Centuries ago, and even still today, people have and are still coming to the United States to escape religious persecution. In America, everyone has the right to believe in one God, many Gods, or no God at all. Not true for Vermont though. In Vermont, it is illegal to deny the existence of God. So, if you want religious freedom, you better not live in Vermont because you will have no choice but to believe in God.
Children have many favorite holidays—Easter when a bunny fills up baskets with candy; Christmas when Santa packs a buttload of presents under the tree. Perhaps the most popular holiday for children, and even some adults, is Halloween. Every year across the nation, children and adults dress up costumes and go beg strangers for candy and go to costume parties. This is a tradition that has been going on forever and shows no signs of stopping...yet. In Virginia, children are not to go trick-or-treating on Halloween. If Halloween is your child's favorite holiday, I suggest moving out of state or vacationing in another state on October 31 so your child still has the opportunity to dress up in a costume and walk around the town, asking people for candy, although we teach our children never to talk to strangers and/or accept candy from them.

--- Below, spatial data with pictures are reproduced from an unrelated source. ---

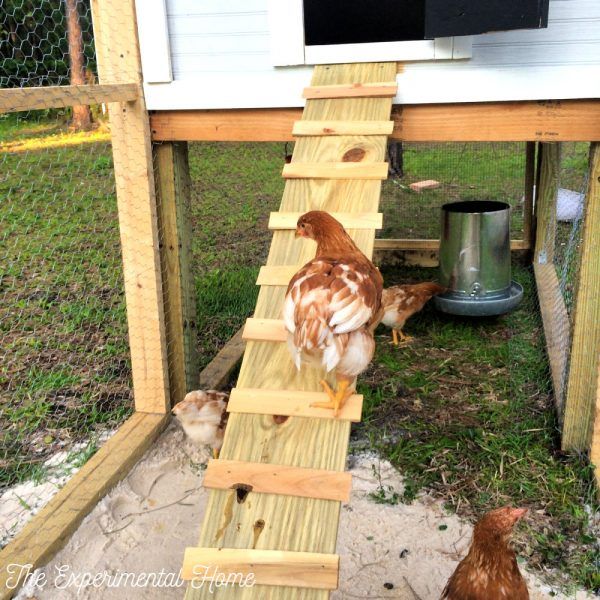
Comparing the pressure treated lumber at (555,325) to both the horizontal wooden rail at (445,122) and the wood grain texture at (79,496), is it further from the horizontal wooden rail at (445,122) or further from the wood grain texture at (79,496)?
the wood grain texture at (79,496)

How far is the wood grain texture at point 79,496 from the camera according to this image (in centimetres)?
210

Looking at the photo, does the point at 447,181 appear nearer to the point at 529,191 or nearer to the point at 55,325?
the point at 529,191

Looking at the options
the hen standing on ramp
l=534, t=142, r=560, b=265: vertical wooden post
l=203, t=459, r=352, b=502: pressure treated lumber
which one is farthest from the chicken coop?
l=534, t=142, r=560, b=265: vertical wooden post

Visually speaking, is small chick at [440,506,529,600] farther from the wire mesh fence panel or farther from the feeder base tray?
the wire mesh fence panel

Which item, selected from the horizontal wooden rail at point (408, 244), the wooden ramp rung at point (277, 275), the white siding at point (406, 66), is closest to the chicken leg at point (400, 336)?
the horizontal wooden rail at point (408, 244)

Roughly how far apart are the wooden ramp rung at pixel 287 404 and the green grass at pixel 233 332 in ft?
2.39

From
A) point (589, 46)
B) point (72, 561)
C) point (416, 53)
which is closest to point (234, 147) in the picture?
point (416, 53)

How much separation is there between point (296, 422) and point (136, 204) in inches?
50.7

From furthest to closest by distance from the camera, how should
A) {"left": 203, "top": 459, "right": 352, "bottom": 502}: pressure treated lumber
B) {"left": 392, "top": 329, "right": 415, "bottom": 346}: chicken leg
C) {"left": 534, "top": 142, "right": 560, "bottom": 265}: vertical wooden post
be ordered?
{"left": 534, "top": 142, "right": 560, "bottom": 265}: vertical wooden post → {"left": 392, "top": 329, "right": 415, "bottom": 346}: chicken leg → {"left": 203, "top": 459, "right": 352, "bottom": 502}: pressure treated lumber

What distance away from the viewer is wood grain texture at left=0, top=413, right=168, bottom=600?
2.10 meters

We all like to believe there are more good people than bad people in this country, or even the world. Sometimes that's not the case though. There's a city law in Washington that was set up to help deter criminals from entering any jurisdiction and committing a crime. This law states, " It is mandatory for a motorist with criminal intentions to stop at the city limits and telephone the chief of police as he is entering the town". So next time you are heading to Washington to vacation or to commit crimes, make sure you alert the local authorities beforehand so they can arrest you with intent to commit a crime, not for actually committing the crime.
48. West Virginia
Not everybody is lucky in love. There are many single, desperately seeking Susans/Sams out there who just cannot find love anywhere. Good news for all you single, horny, desperate male West Virginians—instead of dating like normal people, it is legal for a male to have sex with an animal as long as it does not exceed 40-lbs. Sorry ladies...you don't have the same privilege so it looks like another lonely night for you. But guys, you've got it made.

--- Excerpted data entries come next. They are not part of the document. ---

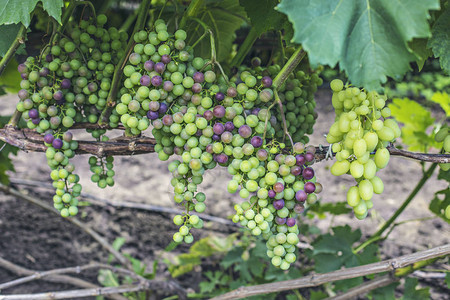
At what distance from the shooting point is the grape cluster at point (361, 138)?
0.61 meters

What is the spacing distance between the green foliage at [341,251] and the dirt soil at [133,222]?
496 mm

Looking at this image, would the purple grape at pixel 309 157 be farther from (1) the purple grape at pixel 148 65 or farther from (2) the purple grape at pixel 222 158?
(1) the purple grape at pixel 148 65

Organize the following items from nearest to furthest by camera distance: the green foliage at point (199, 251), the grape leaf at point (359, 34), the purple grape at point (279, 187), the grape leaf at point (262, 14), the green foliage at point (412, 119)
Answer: the grape leaf at point (359, 34)
the purple grape at point (279, 187)
the grape leaf at point (262, 14)
the green foliage at point (412, 119)
the green foliage at point (199, 251)

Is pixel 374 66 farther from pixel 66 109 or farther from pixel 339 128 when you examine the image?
pixel 66 109

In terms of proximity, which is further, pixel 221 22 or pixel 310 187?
pixel 221 22

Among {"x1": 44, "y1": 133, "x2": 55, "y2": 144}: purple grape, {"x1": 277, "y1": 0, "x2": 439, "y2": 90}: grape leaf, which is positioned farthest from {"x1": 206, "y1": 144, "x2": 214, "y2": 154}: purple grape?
{"x1": 44, "y1": 133, "x2": 55, "y2": 144}: purple grape

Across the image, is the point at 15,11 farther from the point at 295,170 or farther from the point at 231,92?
the point at 295,170

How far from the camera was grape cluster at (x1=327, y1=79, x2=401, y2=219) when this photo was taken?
612 mm

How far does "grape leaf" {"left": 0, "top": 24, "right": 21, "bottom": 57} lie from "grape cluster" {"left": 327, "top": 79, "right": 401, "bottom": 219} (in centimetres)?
63

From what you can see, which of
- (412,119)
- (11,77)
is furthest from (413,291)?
(11,77)

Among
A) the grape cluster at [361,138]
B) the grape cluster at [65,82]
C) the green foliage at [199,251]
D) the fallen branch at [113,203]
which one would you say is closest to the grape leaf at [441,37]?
the grape cluster at [361,138]

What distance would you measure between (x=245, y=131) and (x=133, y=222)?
1587 mm

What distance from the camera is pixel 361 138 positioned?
0.62 meters

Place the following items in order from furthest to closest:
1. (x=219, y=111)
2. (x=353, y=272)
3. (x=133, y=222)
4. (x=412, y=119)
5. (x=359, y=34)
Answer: (x=133, y=222) → (x=412, y=119) → (x=353, y=272) → (x=219, y=111) → (x=359, y=34)
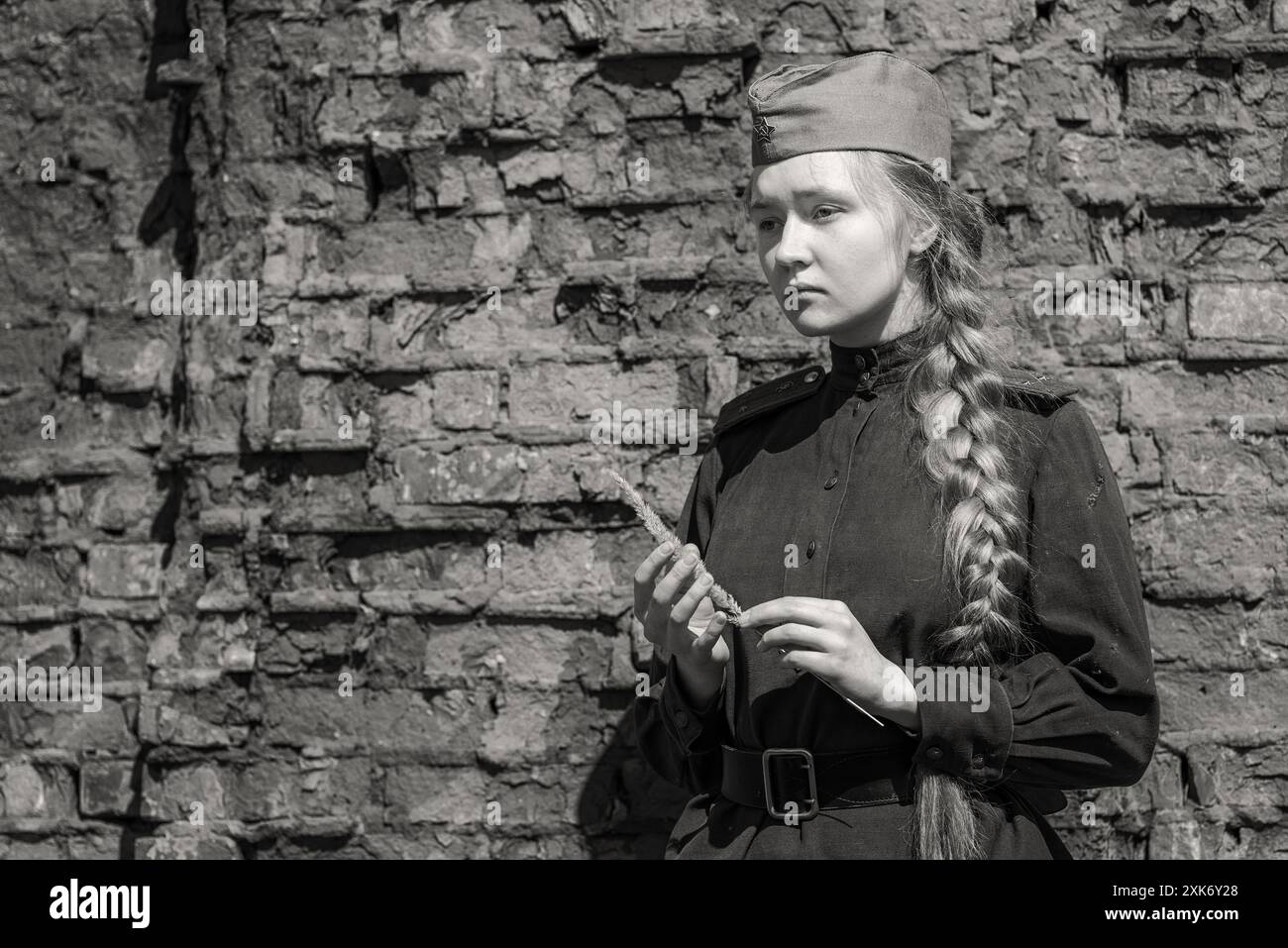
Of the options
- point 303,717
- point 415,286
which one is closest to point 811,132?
point 415,286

As I stated before, public service workers are saviors to many communities. Police officers lock up criminals, EMT's save lives, and firemen put out fires and rescue cats from trees. Although police officers and EMT's work long hours, firemen are really the ones who have the longest shifts. Most of them work 24 hours or more on little to no sleep. Luckily, if it's a slow shift, they are allowed to catch a nap in between calls. In Wisconsin though, is illegal to wake a fireman when he is asleep. Next time there's a fire, you better hope you don't wake a fireman to come extinguish your flames or you'll lose more than your home; you'll lose your freedom as well.
Next time you ladies hit the clubs in Cheyenne, or hit up a townie bar in Casper, just remember the state of Wyoming is very strict about where you can and cannot consume alcohol. Ladies, it is illegal for women to stand within five feet of a bar while drinking. So, when you're out for a night on the town, make sure to order your drinks, then leave the premises and consume your drinks, or back up at least five feet from the actual bar so as you don't get arrested.
Hopefully these strange, but true insights to our crazy laws in the United States will help you determine the next place you live, visit, or vacation. Remember, no matter what you do, there's probably a law against it.